• Extracted material:
******
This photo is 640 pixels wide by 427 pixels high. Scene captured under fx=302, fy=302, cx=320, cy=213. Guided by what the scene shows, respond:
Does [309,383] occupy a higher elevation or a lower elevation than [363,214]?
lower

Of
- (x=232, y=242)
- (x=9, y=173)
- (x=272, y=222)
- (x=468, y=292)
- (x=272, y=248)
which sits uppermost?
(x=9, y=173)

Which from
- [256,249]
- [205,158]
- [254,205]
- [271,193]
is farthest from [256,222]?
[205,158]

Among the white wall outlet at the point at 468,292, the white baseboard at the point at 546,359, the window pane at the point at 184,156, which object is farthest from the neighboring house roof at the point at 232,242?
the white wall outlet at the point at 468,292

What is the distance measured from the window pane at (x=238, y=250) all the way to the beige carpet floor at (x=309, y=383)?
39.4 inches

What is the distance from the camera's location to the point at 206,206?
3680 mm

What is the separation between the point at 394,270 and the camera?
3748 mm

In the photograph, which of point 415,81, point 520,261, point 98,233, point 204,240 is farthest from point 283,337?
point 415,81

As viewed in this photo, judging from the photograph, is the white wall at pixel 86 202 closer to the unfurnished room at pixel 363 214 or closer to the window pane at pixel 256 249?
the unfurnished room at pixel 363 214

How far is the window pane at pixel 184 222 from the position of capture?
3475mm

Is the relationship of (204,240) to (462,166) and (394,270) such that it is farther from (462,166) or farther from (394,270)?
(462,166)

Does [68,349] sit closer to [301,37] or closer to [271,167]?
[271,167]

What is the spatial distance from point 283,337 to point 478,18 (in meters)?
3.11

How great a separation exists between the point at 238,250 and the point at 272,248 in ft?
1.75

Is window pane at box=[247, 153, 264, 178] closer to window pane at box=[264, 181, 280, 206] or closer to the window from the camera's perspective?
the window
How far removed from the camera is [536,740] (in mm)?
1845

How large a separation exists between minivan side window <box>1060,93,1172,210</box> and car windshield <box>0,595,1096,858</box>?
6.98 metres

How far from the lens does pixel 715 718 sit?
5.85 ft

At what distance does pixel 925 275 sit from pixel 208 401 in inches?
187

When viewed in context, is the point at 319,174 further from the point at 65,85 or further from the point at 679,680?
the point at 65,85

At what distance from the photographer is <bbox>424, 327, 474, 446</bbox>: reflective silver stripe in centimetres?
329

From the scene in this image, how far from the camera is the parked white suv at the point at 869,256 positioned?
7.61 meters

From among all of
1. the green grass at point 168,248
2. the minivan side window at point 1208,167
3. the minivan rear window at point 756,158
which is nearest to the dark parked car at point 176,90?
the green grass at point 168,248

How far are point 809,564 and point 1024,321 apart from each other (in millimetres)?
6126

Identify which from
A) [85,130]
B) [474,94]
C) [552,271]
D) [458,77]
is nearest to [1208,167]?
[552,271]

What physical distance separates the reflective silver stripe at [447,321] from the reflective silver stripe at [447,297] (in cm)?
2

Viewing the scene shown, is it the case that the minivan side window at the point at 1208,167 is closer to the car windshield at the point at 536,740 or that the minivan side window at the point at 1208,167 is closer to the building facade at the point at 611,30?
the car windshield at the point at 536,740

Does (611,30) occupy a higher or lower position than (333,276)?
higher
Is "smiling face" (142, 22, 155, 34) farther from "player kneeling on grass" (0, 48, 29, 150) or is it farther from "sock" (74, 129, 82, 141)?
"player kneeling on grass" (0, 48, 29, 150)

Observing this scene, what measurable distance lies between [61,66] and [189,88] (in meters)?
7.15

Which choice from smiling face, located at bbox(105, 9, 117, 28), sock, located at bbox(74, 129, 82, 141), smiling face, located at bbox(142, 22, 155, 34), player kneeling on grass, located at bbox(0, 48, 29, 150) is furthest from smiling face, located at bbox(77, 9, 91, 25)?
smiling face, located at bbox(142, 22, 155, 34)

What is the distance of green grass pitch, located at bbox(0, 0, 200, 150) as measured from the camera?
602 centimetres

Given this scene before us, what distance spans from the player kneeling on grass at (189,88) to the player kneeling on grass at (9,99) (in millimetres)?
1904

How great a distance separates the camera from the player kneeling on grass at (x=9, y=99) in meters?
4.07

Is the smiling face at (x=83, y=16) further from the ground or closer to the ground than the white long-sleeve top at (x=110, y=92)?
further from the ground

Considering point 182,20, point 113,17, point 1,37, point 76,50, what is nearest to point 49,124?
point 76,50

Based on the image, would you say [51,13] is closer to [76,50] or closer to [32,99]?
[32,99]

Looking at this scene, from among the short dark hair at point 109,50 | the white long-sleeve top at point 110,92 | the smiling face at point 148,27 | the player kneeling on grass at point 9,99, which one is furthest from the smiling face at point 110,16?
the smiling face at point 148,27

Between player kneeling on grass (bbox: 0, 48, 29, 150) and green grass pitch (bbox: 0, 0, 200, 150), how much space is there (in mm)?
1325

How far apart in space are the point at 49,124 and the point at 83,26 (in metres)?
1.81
******
• Directions for this task:
Repeat all of the data above line for line, without changing anything.

• The solution:
This photo is 640 pixels wide by 427 pixels high. Scene captured under fx=302, fy=302, cx=320, cy=213. Guided by what the scene shows, respond:
Does [309,383] occupy a higher elevation or a lower elevation than [363,214]?
lower

Of
- (x=232, y=242)
- (x=9, y=173)
- (x=272, y=222)
- (x=468, y=292)
- (x=272, y=248)
which sits uppermost?
(x=9, y=173)

Which from
- [256,249]
- [205,158]
- [254,205]
- [271,193]
is farthest from [256,222]?
[205,158]

Among the white wall outlet at the point at 468,292, the white baseboard at the point at 546,359, the window pane at the point at 184,156, which object is farthest from the neighboring house roof at the point at 232,242?
the white wall outlet at the point at 468,292

What is the distance measured from the window pane at (x=238, y=250) all the way to the beige carpet floor at (x=309, y=383)?
39.4 inches

What is the distance from the camera's location to the point at 206,206?
3680 mm

What is the separation between the point at 394,270 and the camera?
3748 mm

In the photograph, which of point 415,81, point 520,261, point 98,233, point 204,240 is farthest from point 283,337?
point 415,81

As viewed in this photo, judging from the photograph, is the white wall at pixel 86 202 closer to the unfurnished room at pixel 363 214 or closer to the window pane at pixel 256 249?
the unfurnished room at pixel 363 214

How far is the window pane at pixel 184 222 from the position of capture?
3475mm

Is the relationship of (204,240) to (462,166) and (394,270) such that it is farther from (462,166) or farther from (394,270)?
(462,166)

Does [68,349] sit closer to [301,37] or closer to [271,167]?
[271,167]

What is the spatial distance from point 283,337 to point 478,18 (in meters)?
3.11

How great a separation exists between the point at 238,250 and the point at 272,248 in ft?
1.75

Is window pane at box=[247, 153, 264, 178] closer to window pane at box=[264, 181, 280, 206] or closer to the window from the camera's perspective?
the window
How far removed from the camera is [536,740] (in mm)?
1845

How large a separation exists between minivan side window <box>1060,93,1172,210</box> and car windshield <box>0,595,1096,858</box>?
6.98 metres

How far from the lens does pixel 715 718 sit?
5.85 ft

At what distance does pixel 925 275 sit from pixel 208 401 in inches?
187

When viewed in context, is the point at 319,174 further from the point at 65,85 or further from the point at 679,680?
the point at 65,85

At what distance from the photographer is <bbox>424, 327, 474, 446</bbox>: reflective silver stripe in centimetres?
329

From the scene in this image, how far from the camera is the parked white suv at the point at 869,256 positioned?
7.61 meters

From among all of
1. the green grass at point 168,248
2. the minivan side window at point 1208,167
3. the minivan rear window at point 756,158
which is nearest to the dark parked car at point 176,90?
the green grass at point 168,248

How far are point 809,564 and point 1024,321 apart from each other (in millimetres)?
6126

Identify which from
A) [85,130]
B) [474,94]
C) [552,271]
D) [458,77]
is nearest to [1208,167]?
[552,271]

What physical distance separates the reflective silver stripe at [447,321] from the reflective silver stripe at [447,297] (in cm)?
2

Viewing the scene shown, is it the case that the minivan side window at the point at 1208,167 is closer to the car windshield at the point at 536,740 or that the minivan side window at the point at 1208,167 is closer to the building facade at the point at 611,30?
the car windshield at the point at 536,740

Does (611,30) occupy a higher or lower position than (333,276)?
higher
Is "smiling face" (142, 22, 155, 34) farther from "player kneeling on grass" (0, 48, 29, 150) or is it farther from "sock" (74, 129, 82, 141)?
"player kneeling on grass" (0, 48, 29, 150)

Observing this scene, what measurable distance lies between [61,66] and [189,88] (in meters)?
7.15

Which choice from smiling face, located at bbox(105, 9, 117, 28), sock, located at bbox(74, 129, 82, 141), smiling face, located at bbox(142, 22, 155, 34), player kneeling on grass, located at bbox(0, 48, 29, 150) is furthest from smiling face, located at bbox(77, 9, 91, 25)?
smiling face, located at bbox(142, 22, 155, 34)

What is the distance of green grass pitch, located at bbox(0, 0, 200, 150) as measured from the camera?
602 centimetres

Given this scene before us, what distance spans from the player kneeling on grass at (189,88) to the player kneeling on grass at (9,99) (in millimetres)?
1904

How great a distance separates the camera from the player kneeling on grass at (x=9, y=99) in meters?
4.07

Is the smiling face at (x=83, y=16) further from the ground or closer to the ground than the white long-sleeve top at (x=110, y=92)?
further from the ground

Considering point 182,20, point 113,17, point 1,37, point 76,50, what is nearest to point 49,124?
point 76,50

Based on the image, would you say [51,13] is closer to [76,50] or closer to [32,99]?
[32,99]

Looking at this scene, from among the short dark hair at point 109,50 | the white long-sleeve top at point 110,92 | the smiling face at point 148,27 | the player kneeling on grass at point 9,99, which one is furthest from the smiling face at point 110,16?
the smiling face at point 148,27

Between player kneeling on grass (bbox: 0, 48, 29, 150) and green grass pitch (bbox: 0, 0, 200, 150), how much space is there (in mm)?
1325

How far apart in space are the point at 49,124 and the point at 83,26 (in metres)?
1.81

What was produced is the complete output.